If the symbol of a beacon is ‘not a good look’, as the chief executive of the Brecon Beacons national park puts it, and must be jettisoned as ‘a direct response to the climate emergency’, how far will this principle go? In the United Kingdom, there are at least five towns or villages which contain the word Beacon, including Beaconsfield, Beacon’s Bottom and, in Devon, plain Beacon. If links to fossil fuels must be extirpated, that should also include 19 towns and villages with coal in their names, including Coalville, Coalbrookdale, Coalisland and Coal Pool. Environmental logic demands nothing less. But such changes, ‘direct response’ though they may be, will lack global impact.
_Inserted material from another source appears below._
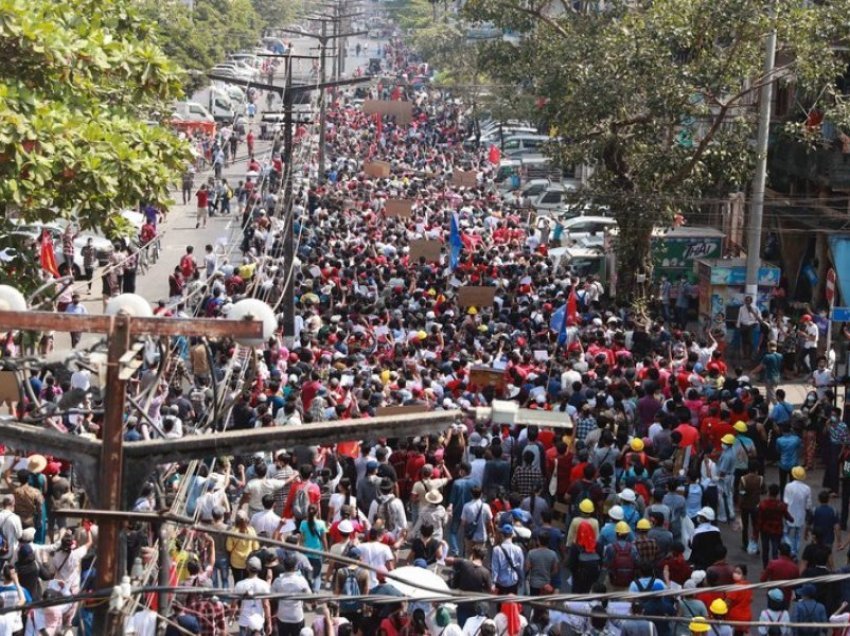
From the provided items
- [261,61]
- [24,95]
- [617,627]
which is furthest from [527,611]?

Time to snuff out the Olympic flame, surely, and the torch held aloft by the Statue of Liberty. Holman Hunt’s ‘The Light of the World’ depicts Jesus holding a presumably fossil-fuelled lamp. I hope Keble College, Oxford, in whose chapel the painting resides, will see what a bad look this is. Couldn’t someone tweak the picture so that Our Lord carries an LED instead?  

This week in Westminster Hall, MPs stood up for the sheep of Dartmoor. In February, the MPs complained, the sheep’s owners received, without warning, letters from Natural England threatening the eviction of their stocks from the moor. There is a psychological study to be done of which creatures the green movement adores or abhors. It loves beavers, raptors and foxes, ignores the needs of grouse and songbirds and hates sheep. Appearing recently before a Commons select committee, the chairman of Natural England, Tony Juniper, referred disparagingly to pheasants as ‘non-native’. True, in that pheasants came over with the Romans, but the same could be said of beech trees, rabbits and brown hares. I accuse Natural England of trying to create a ‘hostile environment’ for certain long-standing and well-assimilated immigrant groups against which it has a prejudice.  

Rishi Sunak’s recent interview with Paul Goodman for the Conservative Home website ended endearingly. Asked about his religion, the Prime Minister said with a shy smile that a statuette of ‘Lord Ganesh’ stands beside him in his office. He had put it on his desk when he became chancellor and brought it with him when he moved to 10 Downing Street. Given how ignorant the British are about other faiths (and, indeed, all faiths), I wondered whether half-listening viewers would have picked up on who this Lord Ganesh was. Could he be a life peer (Lord Ganesh of Neasden?) recently ennobled so that he could bring his economic policy expertise to the work of government and parliament? Mr Sunak spoke of him with a respectful familiarity rather as Mrs Thatcher used to refer to Milton Friedman. Lord Ganesh is actually the Hindu god of beginnings, the bringer of good fortune, remover of obstacles: a most comforting tutelary deity for a prime minister to have.